→ Goal of the exercise
Starting at the first line of the material below, retype each line exactly until you reach the line with "Troubleshooting Tools (cont'd)", which is also included; pictures stay out.

→ Task material
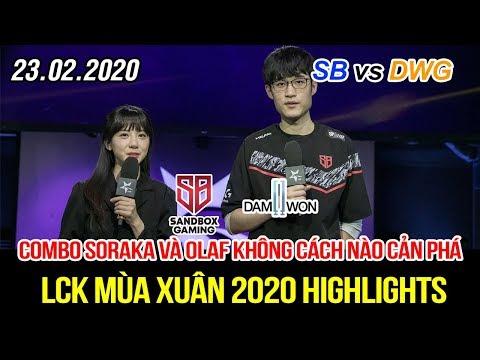 [LCK 2020] SB Vs DWG Game 2 Highlights | Combo Soraka + Olaf Băng Thẳng đội Hình Không Thể Cản Phá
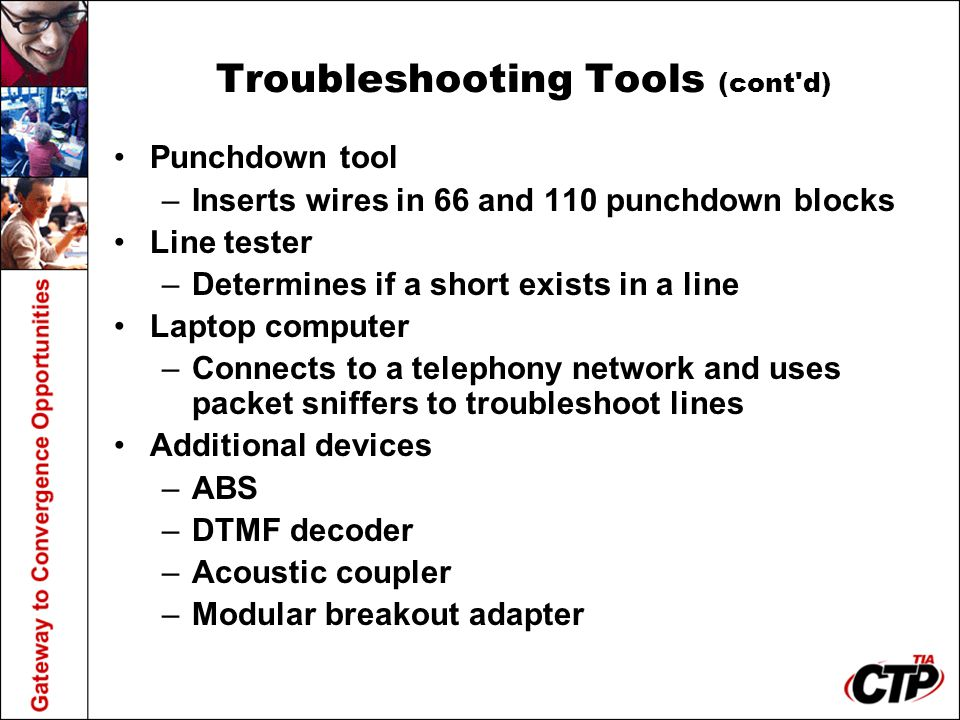 Troubleshooting Tools (cont'd) Punchdown tool –Inserts wires in 66 and 110 punchdown blocks Line tester –Determines if a short exists in a line Laptop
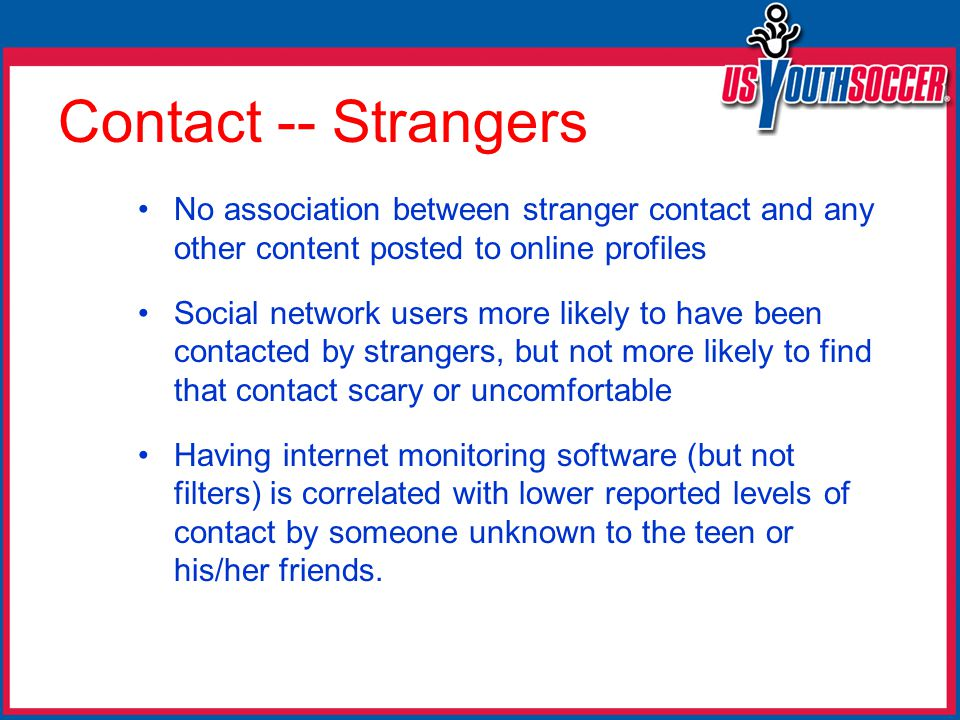 Contact -- Strangers No association between stranger contact and any other content posted to online profiles Social network users more likely to have been contacted by strangers, but not more likely to find that contact scary or uncomfortable Having internet monitoring software (but not filters) is correlated with lower reported levels of contact by someone unknown to the teen or his/her friends.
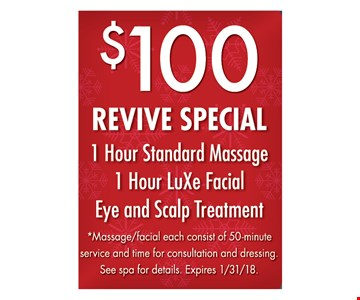 1 hour standard massage, 1 hour Luxe facial, eye and scalp treatment, all for $100.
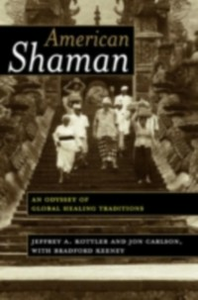 Ebook in inglese American Shaman Carlson, Jon , Keeney, Bradford , Kottler, Jeffrey A.
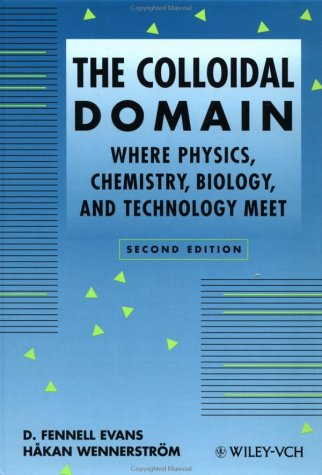 The Colloidal Domain: Where Physics, Chemistry, Biology, and Technology Meet 9780471242475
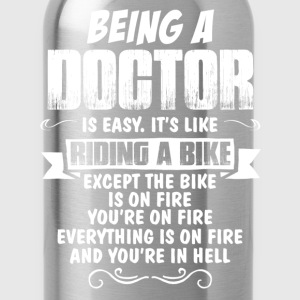 Being A Doctor.... Women's T-Shirts - Water Bottle
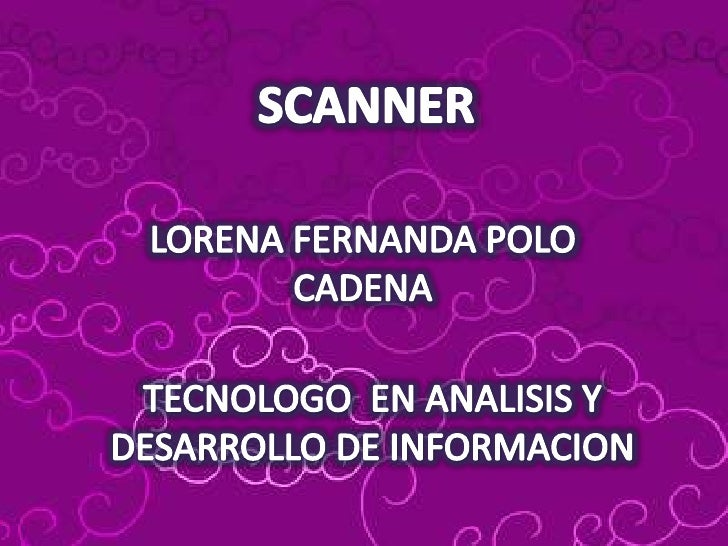 SCANNER<br />LORENA FERNANDA POLO CADENA<br />TECNOLOGO EN ANALISIS Y  DESARROLLO DE INFORMACION<br />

→ The answer
 [LCK 2020] SB Vs DWG Game 2 Highlights | Combo Soraka + Olaf Băng Thẳng đội Hình Không Thể Cản Phá
 Troubleshooting Tools (cont'd) Punchdown tool –Inserts wires in 66 and 110 punchdown blocks Line tester –Determines if a short exists in a line Laptop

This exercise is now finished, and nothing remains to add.